Yes, the same argument carries over the CP embedding. Almost all of the top 10 recursively embedding verbs (think, know, say, tell, believe, etc.) that young children know and use, which all express propositional attitudes, are robustly attested in both matrix and embedded clause positions, often together, in child-directed English input (e.g., ".. think ... [CP that .. think]", "... know [CP ...  think ... ]", "told .. [CP.. said ...]"

A couple of general remarks before I finish.

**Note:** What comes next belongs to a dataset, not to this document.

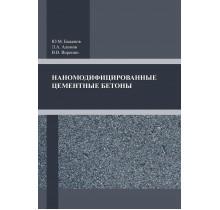 Наномодифицированные бетоны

  1. If correct, recursive embedding can be learned distributionally; no need to rig a theory of linguistic structures to do so.
  2. It is theoretically possible for a language, or a stage of language development, to have no recursive embedding rules at all. (NB: productive rules needn't be recursive but recursive rules must be productive.)
  3. The current proposal implies that embedding is either infinite (as in most cases) or restricted to level one (as in German possessives). There is nothing in between. This is analogous, in my view, to the nature of counting systems and the knowledge of natural numbers (I believe) it entails: productivity is a categorical notion. 
  4. Recursion, as conceived here, is somewhat independent of representational structure. That is, a linear structure that iterates (e.g., a A* finite state language) can be learned by the same mechanism, provided that the learner treats A as a discrete category of elements. The learning theory applies to linear positions as well as hierarchical positions, where interchangeability appears to the key. The origin of hierarchy, a la Merge, remains as mysterious as ever.
Take good care, everyone. Better: recursively!